> **本文抜粋**:
|---|

網膜静脈閉塞症に対するレーザー治療について
レーザー網膜光凝固術を受けられる方へ
  1. 網膜静脈閉塞症とは?
    網膜の血管には動脈と静脈がありますが、そのうちの静脈が血栓などでつまってしまい眼底出血が起こります。つまる血管の部位により、網膜中心静脈閉塞症、網膜静脈分枝閉塞症と呼ばれます。症例によってはこのまま放置すると、網膜の血液の循環が悪くなり網膜の酸素不足が起こり、黄斑浮腫・硝子体出血(眼球内部の出血)・緑内障が起こり高度の視力低下をきたすことがある病気です。
  2. どのような場合にレーザー治療が必要になるのか?
    網膜の静脈がつまっている領域の網膜は循環状態が悪くなり、酸素不足になります。血液の循環が悪いこの状態が続くと網膜の組織が酸素不足に陥り、眼底出血が起こったり、新生血管が発生して硝子体出血にいたります。このような事態にならないように酸素不足の状態にある網膜にレーザー治療を行い、網膜出血や網膜浮腫の吸収促進をはかり、上記の合併症の予防と視機能の維持をする必要があります。
  3. レーザー治療はどのように行われるか?
    散瞳剤点眼にて散瞳して、麻酔の眼薬をしたあとに、レーザー用のコンタクトレンズをつけて行います。多少の痛みを伴う場合がありますが、10分から15分で1回の治療医は終わります。網膜全体に行う場合は症状に応じて、日を空けて通常数回程度に分けて行います。また必要に応じてレーザーを追加する場合があります。レーザー直後は暗く感じて見えにくくなることがありますが、普通は15分程で戻ってきます。ただし、散瞳剤は半日程効いていますので、半日ほど、見えにくい状態は続きます。当日は特に安静の必要はなく日常生活に制限はありません。

|---|

> **練習問題 A**:
網膜静脈閉塞症の説明文の「網膜の静脈がつまっている領域」から「の維持をする必要があります。」まで(その部分も含めて)を、「酸素不足」を「酸素欠乏」に置きかえて書き改めてください。
> **練習問題 B**:
網膜静脈閉塞症の説明文を2文でまとめてください。
> **練習問題 C**:
網膜静脈閉塞症の説明文を、最後の文のあとから書き継いでください。
このあとに並ぶ行は使わなくてかまいません。

> **表示内容**:
|---|

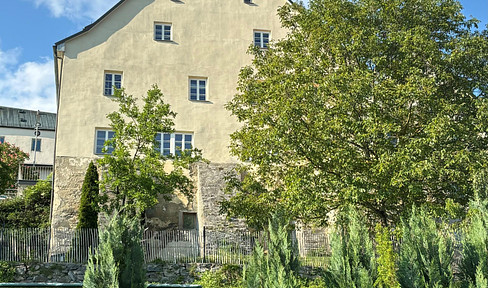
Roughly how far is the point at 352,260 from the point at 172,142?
14.7 metres

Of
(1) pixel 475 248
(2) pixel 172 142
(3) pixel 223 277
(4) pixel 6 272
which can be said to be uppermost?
(2) pixel 172 142

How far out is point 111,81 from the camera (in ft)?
85.8

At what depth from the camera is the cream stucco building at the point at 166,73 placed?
80.4 ft

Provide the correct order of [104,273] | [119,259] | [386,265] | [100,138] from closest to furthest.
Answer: [104,273]
[119,259]
[386,265]
[100,138]

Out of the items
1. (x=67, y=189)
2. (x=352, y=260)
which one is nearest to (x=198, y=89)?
(x=67, y=189)

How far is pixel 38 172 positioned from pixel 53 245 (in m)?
15.2

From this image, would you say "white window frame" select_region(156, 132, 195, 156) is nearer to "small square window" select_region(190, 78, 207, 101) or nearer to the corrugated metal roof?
"small square window" select_region(190, 78, 207, 101)

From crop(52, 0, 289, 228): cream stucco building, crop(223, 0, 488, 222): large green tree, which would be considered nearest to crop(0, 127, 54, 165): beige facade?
crop(52, 0, 289, 228): cream stucco building

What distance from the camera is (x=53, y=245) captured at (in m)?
18.7

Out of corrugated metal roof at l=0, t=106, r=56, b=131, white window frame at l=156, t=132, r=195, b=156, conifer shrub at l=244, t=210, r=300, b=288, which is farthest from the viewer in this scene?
corrugated metal roof at l=0, t=106, r=56, b=131

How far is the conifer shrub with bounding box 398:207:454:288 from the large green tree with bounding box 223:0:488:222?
1859mm

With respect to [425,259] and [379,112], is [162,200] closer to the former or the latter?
[379,112]

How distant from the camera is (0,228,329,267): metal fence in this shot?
18078 millimetres

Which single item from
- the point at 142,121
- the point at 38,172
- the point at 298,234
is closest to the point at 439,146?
the point at 298,234
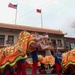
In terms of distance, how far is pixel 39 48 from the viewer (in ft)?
19.5

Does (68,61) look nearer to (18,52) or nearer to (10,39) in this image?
(18,52)

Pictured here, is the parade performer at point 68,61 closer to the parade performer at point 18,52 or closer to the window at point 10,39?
the parade performer at point 18,52

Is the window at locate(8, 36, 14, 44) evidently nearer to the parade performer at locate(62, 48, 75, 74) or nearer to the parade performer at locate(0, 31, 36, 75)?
the parade performer at locate(62, 48, 75, 74)

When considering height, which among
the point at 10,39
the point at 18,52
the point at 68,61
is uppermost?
the point at 10,39

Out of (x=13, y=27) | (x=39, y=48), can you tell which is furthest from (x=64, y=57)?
(x=13, y=27)

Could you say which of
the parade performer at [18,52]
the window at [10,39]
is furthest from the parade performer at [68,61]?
the window at [10,39]

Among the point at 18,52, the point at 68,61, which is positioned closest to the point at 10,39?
the point at 68,61

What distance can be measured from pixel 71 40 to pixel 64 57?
18798 millimetres

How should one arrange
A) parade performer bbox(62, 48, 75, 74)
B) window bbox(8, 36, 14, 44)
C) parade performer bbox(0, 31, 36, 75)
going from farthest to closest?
window bbox(8, 36, 14, 44) → parade performer bbox(62, 48, 75, 74) → parade performer bbox(0, 31, 36, 75)

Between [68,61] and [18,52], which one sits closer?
[18,52]

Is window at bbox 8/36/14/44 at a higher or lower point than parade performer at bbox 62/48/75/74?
higher

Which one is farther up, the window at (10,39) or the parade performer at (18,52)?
the window at (10,39)

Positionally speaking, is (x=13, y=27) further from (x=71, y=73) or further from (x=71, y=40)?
(x=71, y=73)

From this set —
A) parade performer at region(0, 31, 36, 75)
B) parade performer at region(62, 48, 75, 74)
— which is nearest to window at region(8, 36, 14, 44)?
parade performer at region(62, 48, 75, 74)
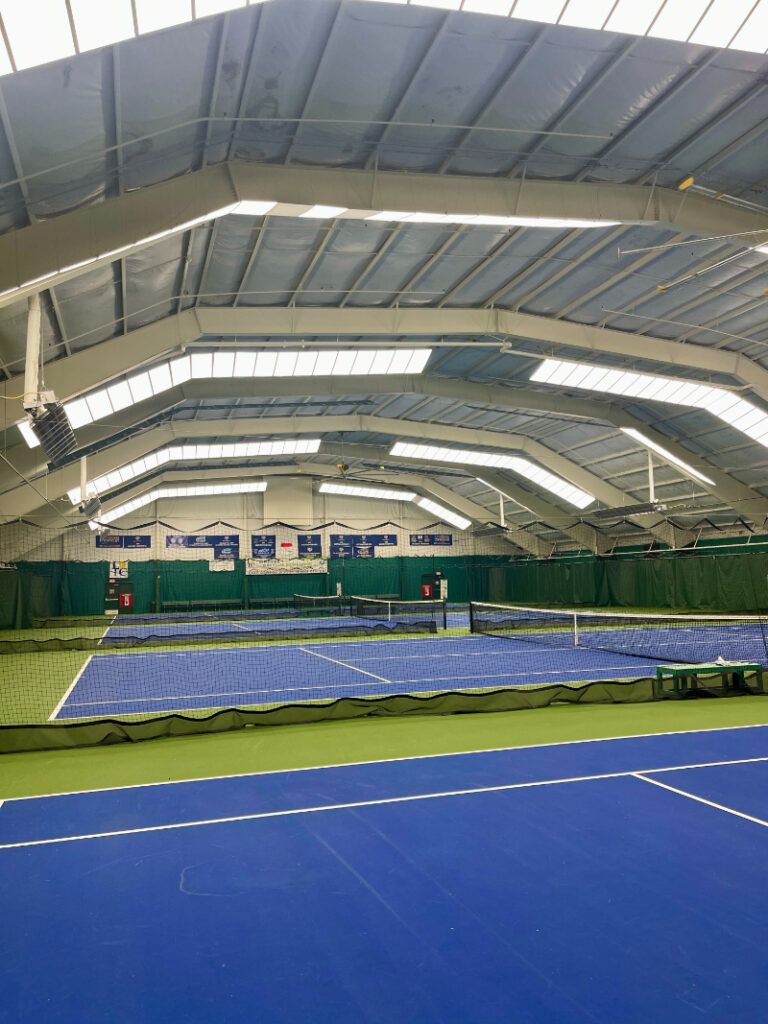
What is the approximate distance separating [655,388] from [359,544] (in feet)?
82.8

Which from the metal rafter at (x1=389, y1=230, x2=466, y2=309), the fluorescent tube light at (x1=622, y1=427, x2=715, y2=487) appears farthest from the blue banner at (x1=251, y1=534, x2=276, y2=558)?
the metal rafter at (x1=389, y1=230, x2=466, y2=309)

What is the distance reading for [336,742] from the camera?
8984 mm

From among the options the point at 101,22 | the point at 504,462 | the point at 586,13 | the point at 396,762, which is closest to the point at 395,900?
the point at 396,762

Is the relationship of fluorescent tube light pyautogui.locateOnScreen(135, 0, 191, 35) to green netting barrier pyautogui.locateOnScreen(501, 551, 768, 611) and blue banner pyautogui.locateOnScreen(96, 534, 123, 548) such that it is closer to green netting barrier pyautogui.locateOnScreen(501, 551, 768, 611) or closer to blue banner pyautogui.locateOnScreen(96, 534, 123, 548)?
green netting barrier pyautogui.locateOnScreen(501, 551, 768, 611)

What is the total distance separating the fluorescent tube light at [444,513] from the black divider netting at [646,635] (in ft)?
51.1

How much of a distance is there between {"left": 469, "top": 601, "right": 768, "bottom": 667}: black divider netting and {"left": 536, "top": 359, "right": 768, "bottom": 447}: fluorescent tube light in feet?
23.0

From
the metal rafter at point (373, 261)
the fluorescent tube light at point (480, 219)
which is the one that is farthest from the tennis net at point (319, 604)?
the fluorescent tube light at point (480, 219)

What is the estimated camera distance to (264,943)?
4.04 meters

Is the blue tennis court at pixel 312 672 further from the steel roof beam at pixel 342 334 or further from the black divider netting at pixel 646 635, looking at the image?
the steel roof beam at pixel 342 334

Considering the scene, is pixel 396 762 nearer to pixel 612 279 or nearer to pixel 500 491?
pixel 612 279

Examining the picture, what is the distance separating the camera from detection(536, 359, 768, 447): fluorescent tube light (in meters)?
22.8

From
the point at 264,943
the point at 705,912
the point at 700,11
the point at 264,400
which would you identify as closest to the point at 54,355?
the point at 264,400

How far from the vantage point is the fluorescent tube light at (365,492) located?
144ft

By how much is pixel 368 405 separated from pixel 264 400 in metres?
4.35
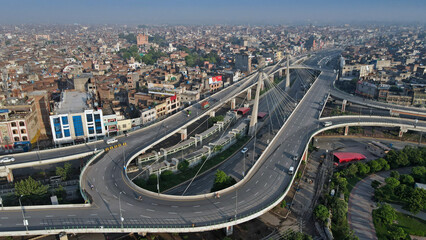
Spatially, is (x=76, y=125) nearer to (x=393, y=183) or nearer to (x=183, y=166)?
(x=183, y=166)

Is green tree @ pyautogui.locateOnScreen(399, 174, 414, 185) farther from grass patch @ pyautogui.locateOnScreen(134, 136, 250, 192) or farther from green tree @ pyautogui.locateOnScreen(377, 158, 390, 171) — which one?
grass patch @ pyautogui.locateOnScreen(134, 136, 250, 192)

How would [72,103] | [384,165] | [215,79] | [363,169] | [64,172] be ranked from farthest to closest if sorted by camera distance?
1. [215,79]
2. [72,103]
3. [384,165]
4. [363,169]
5. [64,172]

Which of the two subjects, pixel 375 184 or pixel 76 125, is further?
pixel 76 125

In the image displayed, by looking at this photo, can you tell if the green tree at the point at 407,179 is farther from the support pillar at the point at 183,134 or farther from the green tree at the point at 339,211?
the support pillar at the point at 183,134

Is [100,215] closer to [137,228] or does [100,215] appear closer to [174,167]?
[137,228]

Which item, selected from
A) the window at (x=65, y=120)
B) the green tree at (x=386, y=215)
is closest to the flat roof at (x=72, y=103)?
the window at (x=65, y=120)

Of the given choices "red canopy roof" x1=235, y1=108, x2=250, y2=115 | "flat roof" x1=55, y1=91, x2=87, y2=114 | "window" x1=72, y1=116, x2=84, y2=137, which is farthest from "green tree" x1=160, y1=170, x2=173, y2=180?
"red canopy roof" x1=235, y1=108, x2=250, y2=115

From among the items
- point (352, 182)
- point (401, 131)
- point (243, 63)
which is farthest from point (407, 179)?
point (243, 63)

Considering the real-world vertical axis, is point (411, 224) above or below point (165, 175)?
below
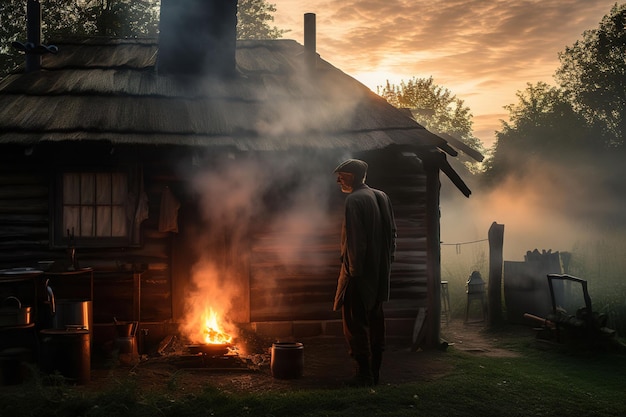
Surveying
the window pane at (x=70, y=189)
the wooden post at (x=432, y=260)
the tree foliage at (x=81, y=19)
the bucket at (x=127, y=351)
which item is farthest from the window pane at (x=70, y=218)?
the tree foliage at (x=81, y=19)

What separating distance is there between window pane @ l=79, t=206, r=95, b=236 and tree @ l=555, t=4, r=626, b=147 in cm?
4323

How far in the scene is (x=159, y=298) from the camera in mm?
9320

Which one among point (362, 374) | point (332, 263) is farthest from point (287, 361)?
point (332, 263)

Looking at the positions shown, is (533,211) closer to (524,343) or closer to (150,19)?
(150,19)

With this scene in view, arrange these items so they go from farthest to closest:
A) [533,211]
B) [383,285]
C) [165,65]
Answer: [533,211] → [165,65] → [383,285]

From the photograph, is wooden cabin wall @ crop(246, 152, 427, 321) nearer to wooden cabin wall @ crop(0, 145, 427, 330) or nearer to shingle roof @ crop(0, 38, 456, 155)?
wooden cabin wall @ crop(0, 145, 427, 330)

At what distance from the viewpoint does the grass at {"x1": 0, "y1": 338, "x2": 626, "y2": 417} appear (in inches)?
225

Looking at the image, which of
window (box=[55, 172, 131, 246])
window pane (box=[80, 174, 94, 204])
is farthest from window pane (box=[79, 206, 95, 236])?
window pane (box=[80, 174, 94, 204])

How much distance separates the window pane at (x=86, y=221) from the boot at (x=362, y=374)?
4.79 m

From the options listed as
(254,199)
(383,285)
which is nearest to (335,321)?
(254,199)

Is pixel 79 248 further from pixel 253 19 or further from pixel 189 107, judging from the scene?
pixel 253 19

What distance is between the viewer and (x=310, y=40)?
11789mm

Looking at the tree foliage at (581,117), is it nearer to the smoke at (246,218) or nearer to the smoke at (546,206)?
the smoke at (546,206)

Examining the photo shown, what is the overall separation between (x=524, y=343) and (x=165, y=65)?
323 inches
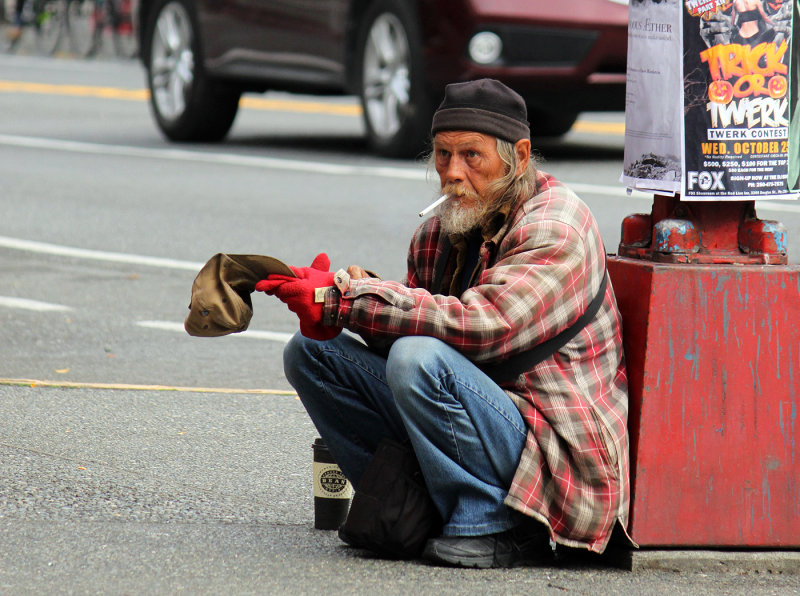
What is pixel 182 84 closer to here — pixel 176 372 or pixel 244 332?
pixel 244 332

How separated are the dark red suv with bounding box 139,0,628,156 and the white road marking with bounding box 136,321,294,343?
141 inches

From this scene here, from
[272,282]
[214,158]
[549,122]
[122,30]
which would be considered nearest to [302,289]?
[272,282]

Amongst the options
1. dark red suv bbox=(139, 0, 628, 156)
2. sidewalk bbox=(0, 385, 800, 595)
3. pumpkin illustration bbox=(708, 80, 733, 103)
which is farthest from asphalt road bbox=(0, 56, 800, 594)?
pumpkin illustration bbox=(708, 80, 733, 103)

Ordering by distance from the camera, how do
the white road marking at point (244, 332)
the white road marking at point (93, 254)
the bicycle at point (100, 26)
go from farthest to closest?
the bicycle at point (100, 26) → the white road marking at point (93, 254) → the white road marking at point (244, 332)

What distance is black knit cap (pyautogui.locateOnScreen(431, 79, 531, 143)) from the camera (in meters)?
3.49

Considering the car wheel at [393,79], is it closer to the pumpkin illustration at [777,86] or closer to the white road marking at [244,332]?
the white road marking at [244,332]

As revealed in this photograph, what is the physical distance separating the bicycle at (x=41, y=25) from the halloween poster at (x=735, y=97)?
90.2 ft

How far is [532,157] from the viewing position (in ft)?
12.0

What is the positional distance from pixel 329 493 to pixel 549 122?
868cm

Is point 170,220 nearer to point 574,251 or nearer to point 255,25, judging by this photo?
point 255,25

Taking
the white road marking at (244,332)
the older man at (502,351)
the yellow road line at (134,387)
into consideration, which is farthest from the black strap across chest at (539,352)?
the white road marking at (244,332)

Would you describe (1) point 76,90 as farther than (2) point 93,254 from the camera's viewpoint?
Yes

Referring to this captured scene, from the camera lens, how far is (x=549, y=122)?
12117mm

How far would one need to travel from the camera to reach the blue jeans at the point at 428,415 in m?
3.34
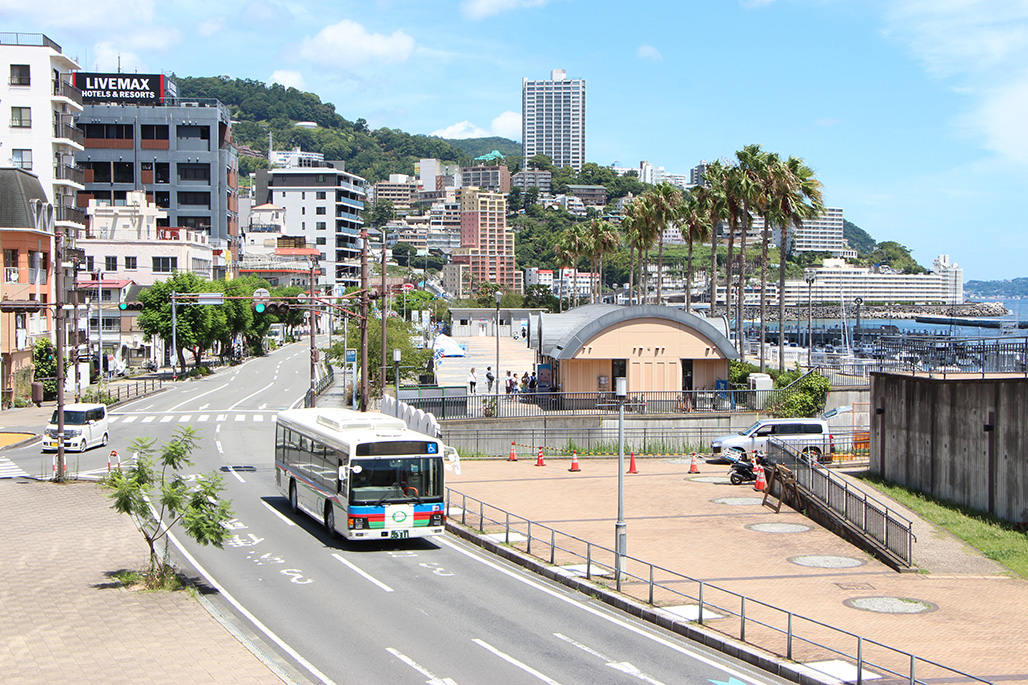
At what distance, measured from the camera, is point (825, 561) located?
2309 cm

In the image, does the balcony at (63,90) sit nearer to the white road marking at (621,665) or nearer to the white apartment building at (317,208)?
the white road marking at (621,665)

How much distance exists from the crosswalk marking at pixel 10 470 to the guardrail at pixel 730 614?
1805cm

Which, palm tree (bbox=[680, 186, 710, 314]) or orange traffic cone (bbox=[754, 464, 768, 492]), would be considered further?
palm tree (bbox=[680, 186, 710, 314])

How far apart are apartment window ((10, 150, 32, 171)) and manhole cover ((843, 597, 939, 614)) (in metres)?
65.2

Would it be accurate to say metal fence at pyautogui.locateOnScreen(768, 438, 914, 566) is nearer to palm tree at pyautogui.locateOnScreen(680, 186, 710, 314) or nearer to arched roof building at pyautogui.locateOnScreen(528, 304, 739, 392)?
arched roof building at pyautogui.locateOnScreen(528, 304, 739, 392)

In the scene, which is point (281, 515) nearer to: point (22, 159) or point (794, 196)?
point (794, 196)

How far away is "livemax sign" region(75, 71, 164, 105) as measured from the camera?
122 metres

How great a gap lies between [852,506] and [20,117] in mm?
63054

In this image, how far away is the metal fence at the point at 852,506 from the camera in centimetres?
2348

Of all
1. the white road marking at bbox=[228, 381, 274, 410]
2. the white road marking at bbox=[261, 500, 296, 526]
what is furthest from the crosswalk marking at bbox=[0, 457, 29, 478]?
the white road marking at bbox=[228, 381, 274, 410]

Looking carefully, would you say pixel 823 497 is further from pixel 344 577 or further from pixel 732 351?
pixel 732 351

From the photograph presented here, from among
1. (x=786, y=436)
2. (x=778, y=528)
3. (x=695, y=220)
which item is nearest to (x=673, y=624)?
(x=778, y=528)

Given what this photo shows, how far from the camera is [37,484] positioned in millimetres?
32062

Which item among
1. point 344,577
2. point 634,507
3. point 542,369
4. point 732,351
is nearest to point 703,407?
point 732,351
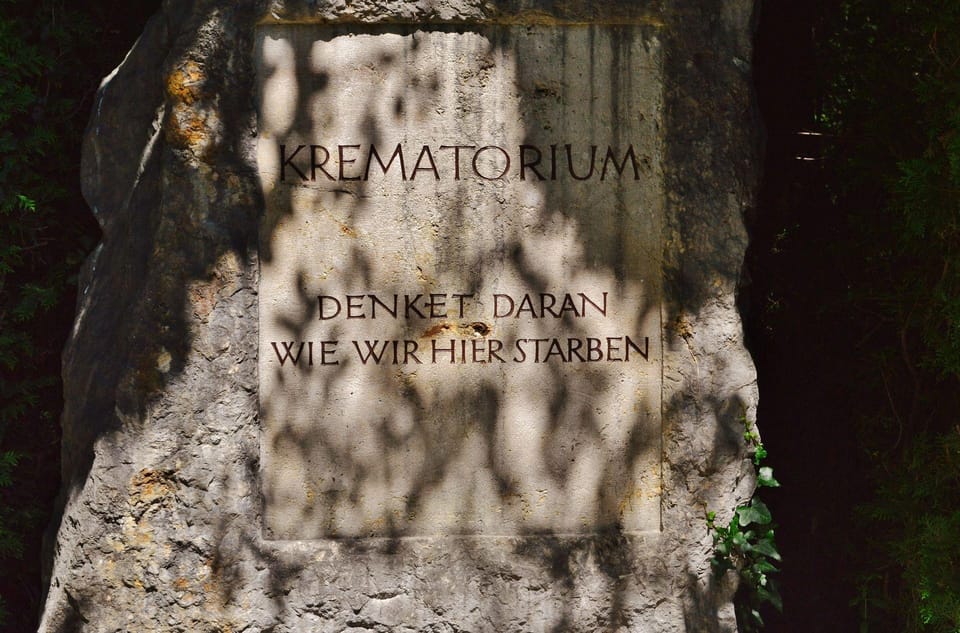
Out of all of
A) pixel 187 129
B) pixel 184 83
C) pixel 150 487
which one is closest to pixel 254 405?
pixel 150 487

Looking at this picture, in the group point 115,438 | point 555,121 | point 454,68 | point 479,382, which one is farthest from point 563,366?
point 115,438

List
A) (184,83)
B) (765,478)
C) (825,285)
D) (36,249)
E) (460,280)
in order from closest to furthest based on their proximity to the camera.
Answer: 1. (184,83)
2. (460,280)
3. (765,478)
4. (36,249)
5. (825,285)

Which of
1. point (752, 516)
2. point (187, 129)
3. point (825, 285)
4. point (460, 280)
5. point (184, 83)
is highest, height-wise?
point (184, 83)

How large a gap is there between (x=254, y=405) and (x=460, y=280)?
750 mm

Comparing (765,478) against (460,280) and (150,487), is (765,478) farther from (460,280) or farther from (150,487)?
(150,487)

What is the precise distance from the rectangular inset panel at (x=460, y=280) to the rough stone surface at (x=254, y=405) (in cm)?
6

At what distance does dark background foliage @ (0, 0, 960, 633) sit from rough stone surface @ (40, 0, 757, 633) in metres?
0.34

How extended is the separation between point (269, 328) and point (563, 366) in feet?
3.05

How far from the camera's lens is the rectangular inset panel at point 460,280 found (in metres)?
3.34

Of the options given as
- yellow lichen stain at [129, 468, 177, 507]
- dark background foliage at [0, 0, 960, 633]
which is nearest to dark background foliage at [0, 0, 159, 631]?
dark background foliage at [0, 0, 960, 633]

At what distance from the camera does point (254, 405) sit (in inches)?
131

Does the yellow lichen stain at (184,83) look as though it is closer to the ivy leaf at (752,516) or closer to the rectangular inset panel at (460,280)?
the rectangular inset panel at (460,280)

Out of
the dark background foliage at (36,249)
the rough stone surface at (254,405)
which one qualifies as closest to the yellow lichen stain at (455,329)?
the rough stone surface at (254,405)

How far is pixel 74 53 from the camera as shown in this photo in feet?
13.6
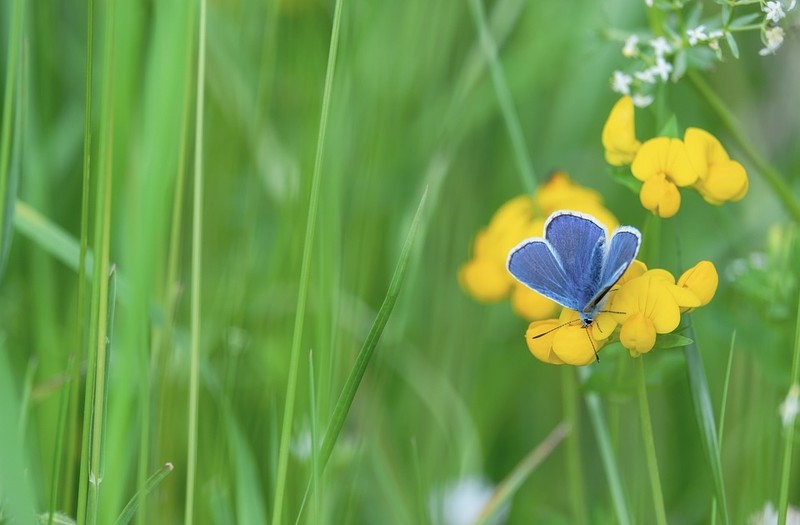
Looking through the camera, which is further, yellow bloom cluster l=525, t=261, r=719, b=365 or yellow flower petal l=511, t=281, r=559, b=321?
yellow flower petal l=511, t=281, r=559, b=321

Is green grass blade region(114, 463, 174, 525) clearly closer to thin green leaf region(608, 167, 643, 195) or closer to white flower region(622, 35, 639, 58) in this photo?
thin green leaf region(608, 167, 643, 195)

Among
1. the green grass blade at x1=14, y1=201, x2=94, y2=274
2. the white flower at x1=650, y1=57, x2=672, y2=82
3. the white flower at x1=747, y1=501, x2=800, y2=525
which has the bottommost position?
the white flower at x1=747, y1=501, x2=800, y2=525

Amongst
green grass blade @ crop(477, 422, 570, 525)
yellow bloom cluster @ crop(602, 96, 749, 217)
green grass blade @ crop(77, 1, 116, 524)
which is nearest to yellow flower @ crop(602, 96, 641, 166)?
yellow bloom cluster @ crop(602, 96, 749, 217)

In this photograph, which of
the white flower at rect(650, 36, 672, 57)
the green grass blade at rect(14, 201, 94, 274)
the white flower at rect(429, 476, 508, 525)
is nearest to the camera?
the white flower at rect(650, 36, 672, 57)

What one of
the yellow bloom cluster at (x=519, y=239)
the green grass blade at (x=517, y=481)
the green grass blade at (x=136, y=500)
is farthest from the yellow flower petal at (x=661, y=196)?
the green grass blade at (x=136, y=500)

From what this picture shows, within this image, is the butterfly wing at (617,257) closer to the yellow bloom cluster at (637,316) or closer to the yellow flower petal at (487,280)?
the yellow bloom cluster at (637,316)

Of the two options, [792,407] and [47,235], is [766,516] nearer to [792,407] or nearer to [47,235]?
[792,407]

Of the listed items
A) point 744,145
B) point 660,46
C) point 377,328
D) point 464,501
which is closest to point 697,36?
point 660,46

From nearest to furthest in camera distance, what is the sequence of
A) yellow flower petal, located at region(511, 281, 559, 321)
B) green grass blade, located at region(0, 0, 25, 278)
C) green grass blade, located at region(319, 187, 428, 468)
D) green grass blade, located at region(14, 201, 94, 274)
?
green grass blade, located at region(319, 187, 428, 468)
green grass blade, located at region(0, 0, 25, 278)
yellow flower petal, located at region(511, 281, 559, 321)
green grass blade, located at region(14, 201, 94, 274)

|---|

> **解答 A**:
網膜の静脈がつまっている領域の網膜は循環状態が悪くなり、酸素欠乏になります。血液の循環が悪いこの状態が続くと網膜の組織が酸素欠乏に陥り、眼底出血が起こったり、新生血管が発生して硝子体出血にいたります。このような事態にならないように酸素欠乏の状態にある網膜にレーザー治療を行い、網膜出血や網膜浮腫の吸収促進をはかり、上記の合併症の予防と視機能の維持をする必要があります。

> **解答 B**:
網膜静脈閉塞症は網膜の静脈が血栓などでつまって眼底出血が起こる病気で、放置すると黄斑浮腫や硝子体出血、緑内障が起きて視力が大きく下がることがあります。これを防ぐために酸素不足の網膜にレーザー治療を行い、治療は散瞳剤と麻酔の目薬のあとにレーザー用のコンタクトレンズをつけて行い、1回10分から15分ほどで終わります。

> **解答 C**:
  4. レーザー治療の危険性は?
    レーザー治療中に目を急に動かすと、狙ったところにレーザーが照射できずに治療後に視力が落ちたり、視野が狭くなったり、暗く感じることがあります。また、レーザー治療したにもかかわらず病気のいきおいが強いと硝子体出血・緑内障の発生を予防しきれず、硝子体手術が必要になったり、最悪の場合、失明に至ることもあります。しかし、長期的にはレーザー治療を行った方が予後は良いと考えられています。
  5. レーザー治療を受けないとどうなるか?
    網膜静脈閉塞症は酸素不足になっている網膜を放置すると、新生血管(もろくて破れやすい異常な血管)が発生して硝子体出血が起こります。少量の出血であれば吸収されることもありますが、出血の量が多くてなかなか吸収されない場合や出血を繰り返す場合は硝子体手術が必要になります。
    硝子体出血を繰り返していると、増殖性変化に伴なって網膜剥離が発生して失明する危険があります。また、新生血管による緑内障が起これば、眼圧のコントロールが困難なため眼が痛くなったり、最悪の場合、失明する危険があります。